次に油の融点があります。常温で固体の油(ココナッツバターとかラードや牛脂)、液体の油(サラダ油全般)この差はなんなのでしょうか? また飽和脂肪酸、不飽和脂肪酸とはなんなのでしょうか? そして中鎖脂肪酸とか長鎖脂肪酸とかいう長さの話。これはどういう意味なんでしょうか。

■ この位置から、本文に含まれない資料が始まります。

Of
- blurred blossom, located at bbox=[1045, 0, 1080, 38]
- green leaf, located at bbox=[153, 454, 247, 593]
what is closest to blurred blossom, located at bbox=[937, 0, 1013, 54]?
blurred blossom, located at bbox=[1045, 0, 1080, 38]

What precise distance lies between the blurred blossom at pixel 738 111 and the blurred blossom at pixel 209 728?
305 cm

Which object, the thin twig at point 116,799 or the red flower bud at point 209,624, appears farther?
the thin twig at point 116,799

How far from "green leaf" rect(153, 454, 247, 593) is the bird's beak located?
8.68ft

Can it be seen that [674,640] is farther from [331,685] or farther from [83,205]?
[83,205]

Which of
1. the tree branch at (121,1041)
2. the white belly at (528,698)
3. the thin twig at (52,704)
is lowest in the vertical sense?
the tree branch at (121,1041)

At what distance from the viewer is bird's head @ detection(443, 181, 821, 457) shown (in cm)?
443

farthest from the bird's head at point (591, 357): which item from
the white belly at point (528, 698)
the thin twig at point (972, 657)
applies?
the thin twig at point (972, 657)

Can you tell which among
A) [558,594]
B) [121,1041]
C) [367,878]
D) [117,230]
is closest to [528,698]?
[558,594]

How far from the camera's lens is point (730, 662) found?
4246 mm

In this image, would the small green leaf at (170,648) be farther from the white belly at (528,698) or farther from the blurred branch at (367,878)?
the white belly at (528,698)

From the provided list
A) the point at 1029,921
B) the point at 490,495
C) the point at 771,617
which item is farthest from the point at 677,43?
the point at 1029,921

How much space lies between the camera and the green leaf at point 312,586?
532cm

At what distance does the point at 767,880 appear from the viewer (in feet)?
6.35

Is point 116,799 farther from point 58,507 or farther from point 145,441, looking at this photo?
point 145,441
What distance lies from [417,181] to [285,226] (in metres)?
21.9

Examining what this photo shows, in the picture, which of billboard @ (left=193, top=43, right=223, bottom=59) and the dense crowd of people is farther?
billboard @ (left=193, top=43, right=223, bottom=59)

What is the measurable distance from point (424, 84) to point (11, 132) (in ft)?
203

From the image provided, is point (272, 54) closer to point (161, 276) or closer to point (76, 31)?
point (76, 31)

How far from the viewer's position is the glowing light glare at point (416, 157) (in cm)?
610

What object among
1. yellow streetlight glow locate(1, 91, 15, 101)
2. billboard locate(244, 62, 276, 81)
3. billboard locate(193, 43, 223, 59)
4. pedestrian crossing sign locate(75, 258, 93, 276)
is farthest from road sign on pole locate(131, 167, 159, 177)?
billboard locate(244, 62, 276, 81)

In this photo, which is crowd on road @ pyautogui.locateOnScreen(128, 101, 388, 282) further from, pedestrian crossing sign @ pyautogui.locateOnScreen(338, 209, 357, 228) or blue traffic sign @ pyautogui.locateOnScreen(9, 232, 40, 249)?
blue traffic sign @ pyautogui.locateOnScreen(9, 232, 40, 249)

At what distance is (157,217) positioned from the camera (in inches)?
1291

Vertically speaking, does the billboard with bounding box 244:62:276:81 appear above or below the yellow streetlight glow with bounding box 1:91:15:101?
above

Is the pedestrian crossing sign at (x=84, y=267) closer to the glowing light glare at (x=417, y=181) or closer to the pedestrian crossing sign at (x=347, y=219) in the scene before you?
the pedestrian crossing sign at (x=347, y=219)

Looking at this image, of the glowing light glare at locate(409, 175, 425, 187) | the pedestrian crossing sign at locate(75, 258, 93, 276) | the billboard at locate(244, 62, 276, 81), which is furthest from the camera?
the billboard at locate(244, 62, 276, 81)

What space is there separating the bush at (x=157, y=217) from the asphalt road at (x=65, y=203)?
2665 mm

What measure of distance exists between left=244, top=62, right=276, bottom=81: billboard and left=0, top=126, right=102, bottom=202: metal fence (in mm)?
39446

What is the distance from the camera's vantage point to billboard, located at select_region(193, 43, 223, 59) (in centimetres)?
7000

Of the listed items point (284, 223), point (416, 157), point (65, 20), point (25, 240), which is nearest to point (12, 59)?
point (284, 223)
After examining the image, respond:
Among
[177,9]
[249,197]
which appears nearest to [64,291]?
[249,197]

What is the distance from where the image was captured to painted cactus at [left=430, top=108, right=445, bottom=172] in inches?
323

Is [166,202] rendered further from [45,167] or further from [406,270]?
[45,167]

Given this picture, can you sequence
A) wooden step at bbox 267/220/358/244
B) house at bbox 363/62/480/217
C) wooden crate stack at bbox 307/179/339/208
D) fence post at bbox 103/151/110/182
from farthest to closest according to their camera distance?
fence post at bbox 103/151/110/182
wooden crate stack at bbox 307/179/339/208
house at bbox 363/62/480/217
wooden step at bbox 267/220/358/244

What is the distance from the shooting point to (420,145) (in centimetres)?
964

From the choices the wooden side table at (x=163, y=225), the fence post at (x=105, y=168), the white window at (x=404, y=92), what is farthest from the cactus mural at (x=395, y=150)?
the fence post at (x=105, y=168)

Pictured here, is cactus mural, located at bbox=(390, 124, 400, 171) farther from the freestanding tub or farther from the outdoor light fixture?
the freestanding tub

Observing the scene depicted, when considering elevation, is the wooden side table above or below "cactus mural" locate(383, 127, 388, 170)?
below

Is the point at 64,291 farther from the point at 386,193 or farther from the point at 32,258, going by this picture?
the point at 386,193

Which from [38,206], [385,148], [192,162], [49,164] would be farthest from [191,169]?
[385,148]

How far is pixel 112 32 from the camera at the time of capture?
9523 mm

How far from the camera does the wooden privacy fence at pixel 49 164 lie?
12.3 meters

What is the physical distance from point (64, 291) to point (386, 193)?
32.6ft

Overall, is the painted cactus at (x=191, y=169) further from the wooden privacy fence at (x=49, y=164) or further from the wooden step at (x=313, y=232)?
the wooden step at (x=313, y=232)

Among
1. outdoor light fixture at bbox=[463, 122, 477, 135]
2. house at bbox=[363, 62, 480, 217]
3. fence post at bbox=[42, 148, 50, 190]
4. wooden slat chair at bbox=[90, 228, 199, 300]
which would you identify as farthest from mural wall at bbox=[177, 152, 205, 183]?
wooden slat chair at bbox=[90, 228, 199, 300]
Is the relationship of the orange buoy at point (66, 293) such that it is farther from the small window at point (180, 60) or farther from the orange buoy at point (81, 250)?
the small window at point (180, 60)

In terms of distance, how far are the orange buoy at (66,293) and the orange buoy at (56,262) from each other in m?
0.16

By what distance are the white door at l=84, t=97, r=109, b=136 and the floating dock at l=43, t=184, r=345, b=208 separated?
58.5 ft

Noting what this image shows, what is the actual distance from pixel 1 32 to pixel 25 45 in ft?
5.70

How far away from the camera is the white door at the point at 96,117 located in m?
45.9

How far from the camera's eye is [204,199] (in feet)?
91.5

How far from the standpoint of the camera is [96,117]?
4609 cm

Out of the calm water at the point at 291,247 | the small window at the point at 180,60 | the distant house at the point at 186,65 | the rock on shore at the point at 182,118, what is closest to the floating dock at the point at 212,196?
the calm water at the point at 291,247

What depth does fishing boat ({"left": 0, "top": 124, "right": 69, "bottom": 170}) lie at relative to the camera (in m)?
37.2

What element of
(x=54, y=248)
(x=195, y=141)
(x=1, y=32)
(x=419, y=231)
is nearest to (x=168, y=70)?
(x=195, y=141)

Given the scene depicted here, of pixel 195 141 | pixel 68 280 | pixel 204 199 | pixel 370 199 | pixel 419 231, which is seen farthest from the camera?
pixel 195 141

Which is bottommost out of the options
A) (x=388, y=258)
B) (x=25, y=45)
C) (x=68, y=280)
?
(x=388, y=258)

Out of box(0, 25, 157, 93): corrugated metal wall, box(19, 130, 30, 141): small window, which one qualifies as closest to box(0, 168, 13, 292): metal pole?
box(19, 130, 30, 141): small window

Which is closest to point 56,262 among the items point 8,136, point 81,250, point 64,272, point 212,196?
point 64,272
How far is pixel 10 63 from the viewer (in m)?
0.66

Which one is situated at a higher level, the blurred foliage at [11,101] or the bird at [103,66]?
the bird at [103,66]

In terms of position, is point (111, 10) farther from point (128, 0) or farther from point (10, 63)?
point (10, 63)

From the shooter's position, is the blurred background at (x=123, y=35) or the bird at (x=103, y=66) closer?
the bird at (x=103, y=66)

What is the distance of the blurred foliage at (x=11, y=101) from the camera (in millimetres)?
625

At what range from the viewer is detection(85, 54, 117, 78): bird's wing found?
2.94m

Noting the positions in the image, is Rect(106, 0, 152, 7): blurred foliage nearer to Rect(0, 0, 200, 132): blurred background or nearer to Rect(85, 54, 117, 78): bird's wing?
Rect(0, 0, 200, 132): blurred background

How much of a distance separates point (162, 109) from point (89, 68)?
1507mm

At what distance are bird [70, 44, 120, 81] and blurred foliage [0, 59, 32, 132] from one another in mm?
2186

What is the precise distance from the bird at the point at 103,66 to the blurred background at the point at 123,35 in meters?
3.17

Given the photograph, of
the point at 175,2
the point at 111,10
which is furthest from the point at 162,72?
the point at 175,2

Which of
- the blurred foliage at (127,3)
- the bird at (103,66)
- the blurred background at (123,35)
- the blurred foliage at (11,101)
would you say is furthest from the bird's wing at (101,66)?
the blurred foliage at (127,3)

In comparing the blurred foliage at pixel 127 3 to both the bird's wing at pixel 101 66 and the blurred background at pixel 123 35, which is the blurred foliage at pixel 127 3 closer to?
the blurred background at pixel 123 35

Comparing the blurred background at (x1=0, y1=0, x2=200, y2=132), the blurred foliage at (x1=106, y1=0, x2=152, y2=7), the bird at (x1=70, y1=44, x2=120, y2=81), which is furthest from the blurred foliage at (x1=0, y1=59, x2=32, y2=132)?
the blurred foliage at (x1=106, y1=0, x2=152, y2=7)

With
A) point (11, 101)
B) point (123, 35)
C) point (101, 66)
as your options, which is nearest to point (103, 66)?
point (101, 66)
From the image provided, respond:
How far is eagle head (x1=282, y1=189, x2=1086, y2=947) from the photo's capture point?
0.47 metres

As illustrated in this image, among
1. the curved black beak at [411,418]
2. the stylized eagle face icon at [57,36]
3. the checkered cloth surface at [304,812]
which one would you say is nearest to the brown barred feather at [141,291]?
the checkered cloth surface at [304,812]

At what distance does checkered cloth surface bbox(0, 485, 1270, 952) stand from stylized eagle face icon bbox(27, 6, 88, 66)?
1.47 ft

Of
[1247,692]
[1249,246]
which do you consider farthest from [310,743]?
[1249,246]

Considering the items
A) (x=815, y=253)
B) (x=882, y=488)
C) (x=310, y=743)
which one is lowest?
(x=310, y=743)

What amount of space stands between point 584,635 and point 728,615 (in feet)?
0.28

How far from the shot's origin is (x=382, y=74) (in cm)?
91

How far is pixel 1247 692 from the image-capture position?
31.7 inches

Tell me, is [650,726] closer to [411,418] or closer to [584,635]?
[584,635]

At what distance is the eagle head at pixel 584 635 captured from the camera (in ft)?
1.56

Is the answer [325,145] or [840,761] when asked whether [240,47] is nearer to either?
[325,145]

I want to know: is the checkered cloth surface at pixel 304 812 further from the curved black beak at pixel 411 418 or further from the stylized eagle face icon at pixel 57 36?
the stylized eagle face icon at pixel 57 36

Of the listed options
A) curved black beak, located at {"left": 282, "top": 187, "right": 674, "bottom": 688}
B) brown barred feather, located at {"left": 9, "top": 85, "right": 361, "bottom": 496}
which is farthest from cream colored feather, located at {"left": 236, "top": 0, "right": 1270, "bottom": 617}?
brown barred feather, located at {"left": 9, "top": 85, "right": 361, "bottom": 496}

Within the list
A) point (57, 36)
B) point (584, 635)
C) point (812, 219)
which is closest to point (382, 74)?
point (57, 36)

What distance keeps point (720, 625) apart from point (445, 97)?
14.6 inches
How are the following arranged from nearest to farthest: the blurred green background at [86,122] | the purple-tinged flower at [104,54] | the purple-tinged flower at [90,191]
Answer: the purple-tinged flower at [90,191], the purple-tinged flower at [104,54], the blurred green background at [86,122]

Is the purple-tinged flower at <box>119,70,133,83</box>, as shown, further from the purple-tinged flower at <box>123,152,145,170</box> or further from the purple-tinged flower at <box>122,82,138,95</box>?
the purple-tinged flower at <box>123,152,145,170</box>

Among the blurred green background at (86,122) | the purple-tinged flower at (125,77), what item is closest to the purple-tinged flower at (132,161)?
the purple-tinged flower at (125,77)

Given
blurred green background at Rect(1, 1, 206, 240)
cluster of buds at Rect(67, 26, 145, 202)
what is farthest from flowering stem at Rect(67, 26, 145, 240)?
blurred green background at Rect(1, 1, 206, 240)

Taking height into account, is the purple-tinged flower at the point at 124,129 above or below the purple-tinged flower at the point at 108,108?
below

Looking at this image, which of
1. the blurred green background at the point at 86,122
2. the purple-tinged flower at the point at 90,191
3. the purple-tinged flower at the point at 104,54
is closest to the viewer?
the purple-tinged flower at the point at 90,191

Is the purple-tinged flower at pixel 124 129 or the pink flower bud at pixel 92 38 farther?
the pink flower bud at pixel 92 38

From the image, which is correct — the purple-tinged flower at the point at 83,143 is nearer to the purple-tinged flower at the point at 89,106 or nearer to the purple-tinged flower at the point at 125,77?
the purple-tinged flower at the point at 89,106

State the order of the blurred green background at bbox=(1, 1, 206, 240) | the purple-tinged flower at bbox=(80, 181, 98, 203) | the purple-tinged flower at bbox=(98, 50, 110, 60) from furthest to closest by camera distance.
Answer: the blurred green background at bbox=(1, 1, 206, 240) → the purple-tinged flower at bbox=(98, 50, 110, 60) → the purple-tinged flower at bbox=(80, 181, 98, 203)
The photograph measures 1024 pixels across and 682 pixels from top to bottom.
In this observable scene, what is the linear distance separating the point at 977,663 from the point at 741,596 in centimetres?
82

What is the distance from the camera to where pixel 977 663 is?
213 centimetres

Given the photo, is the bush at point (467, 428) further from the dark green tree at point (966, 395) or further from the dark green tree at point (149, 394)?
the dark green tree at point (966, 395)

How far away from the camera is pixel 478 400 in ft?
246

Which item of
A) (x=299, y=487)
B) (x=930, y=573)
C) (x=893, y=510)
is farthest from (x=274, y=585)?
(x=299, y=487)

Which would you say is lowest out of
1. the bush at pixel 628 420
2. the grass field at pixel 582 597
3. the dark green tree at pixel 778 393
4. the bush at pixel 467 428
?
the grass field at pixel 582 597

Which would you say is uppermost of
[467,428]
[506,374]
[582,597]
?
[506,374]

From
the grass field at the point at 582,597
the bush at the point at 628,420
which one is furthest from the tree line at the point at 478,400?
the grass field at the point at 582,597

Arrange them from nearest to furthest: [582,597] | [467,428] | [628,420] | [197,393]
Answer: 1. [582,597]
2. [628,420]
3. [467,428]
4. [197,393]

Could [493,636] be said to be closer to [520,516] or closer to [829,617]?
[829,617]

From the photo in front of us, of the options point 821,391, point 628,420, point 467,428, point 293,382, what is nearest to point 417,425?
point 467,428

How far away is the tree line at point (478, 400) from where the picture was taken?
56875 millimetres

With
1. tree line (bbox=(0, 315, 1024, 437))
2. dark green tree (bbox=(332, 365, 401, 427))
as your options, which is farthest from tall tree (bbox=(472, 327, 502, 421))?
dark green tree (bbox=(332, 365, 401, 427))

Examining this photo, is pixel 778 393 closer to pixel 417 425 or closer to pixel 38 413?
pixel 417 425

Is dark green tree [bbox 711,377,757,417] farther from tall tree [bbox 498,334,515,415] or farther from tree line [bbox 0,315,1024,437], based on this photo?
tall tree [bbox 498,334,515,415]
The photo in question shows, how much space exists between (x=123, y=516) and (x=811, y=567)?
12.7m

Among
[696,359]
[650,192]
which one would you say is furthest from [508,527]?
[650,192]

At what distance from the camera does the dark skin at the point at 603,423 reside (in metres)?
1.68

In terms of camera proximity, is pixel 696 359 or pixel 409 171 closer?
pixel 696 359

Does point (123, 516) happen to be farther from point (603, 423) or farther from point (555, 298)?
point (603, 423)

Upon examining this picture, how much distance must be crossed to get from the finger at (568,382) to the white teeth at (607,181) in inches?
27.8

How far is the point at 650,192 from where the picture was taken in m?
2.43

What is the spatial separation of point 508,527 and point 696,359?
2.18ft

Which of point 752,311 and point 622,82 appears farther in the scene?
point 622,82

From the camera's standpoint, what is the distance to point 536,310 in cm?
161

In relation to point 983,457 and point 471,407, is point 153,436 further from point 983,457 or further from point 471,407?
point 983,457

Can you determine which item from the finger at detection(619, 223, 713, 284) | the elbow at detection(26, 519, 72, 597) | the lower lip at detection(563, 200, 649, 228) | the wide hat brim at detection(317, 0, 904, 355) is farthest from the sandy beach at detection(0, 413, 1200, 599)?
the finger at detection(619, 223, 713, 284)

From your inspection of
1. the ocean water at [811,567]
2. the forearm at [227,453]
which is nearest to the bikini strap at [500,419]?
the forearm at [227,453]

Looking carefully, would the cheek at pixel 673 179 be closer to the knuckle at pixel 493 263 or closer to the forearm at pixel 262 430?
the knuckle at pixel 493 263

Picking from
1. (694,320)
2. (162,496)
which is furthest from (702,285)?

まずは「飽和脂肪酸不飽和脂肪酸」という言葉。これは、脂肪酸の長い炭素鎖(炭化水素のつながり C-C-C-みたいに連なっている)に二重結合があるかどうかという化学的な性質の見方で、飽和だから不飽和だから良い油・悪い油という簡単な話ではないということです。細かい話は後ほど

次に脂肪酸の長さの話です。炭素数が4~8個は短鎖脂肪酸、9~12を中鎖脂肪酸、13以上のものを長鎖脂肪酸と呼んでいます。これも短いから体に良いとか長いから体に良いとかそういう簡単な判断材料にはなりません。

この炭素の連なりが短ければ液体っぽい油長いと固体っぽい油になります。また不飽和はやわらかく、飽和脂肪酸は堅いというイメージを持っているといいかもしれません。

例えば、サラダ油は冬場は固まりませんよね。これはサラダ油、特にコーン油はリノール酸という炭素数18の長鎖脂肪酸ですが長くても二重結合が多く融点は-5℃と常温では液体です。

一方ラードや牛脂に含まれる脂肪酸は飽和脂肪酸で二重結合は無く、さらにC16の長さということもあって、単体だと融点は62℃とほとんどロウのような物体です。実際は、ほかの油脂が溶け合うことで、融点は低いですが、それでも常温ではガッツリ固体な印象ですよね。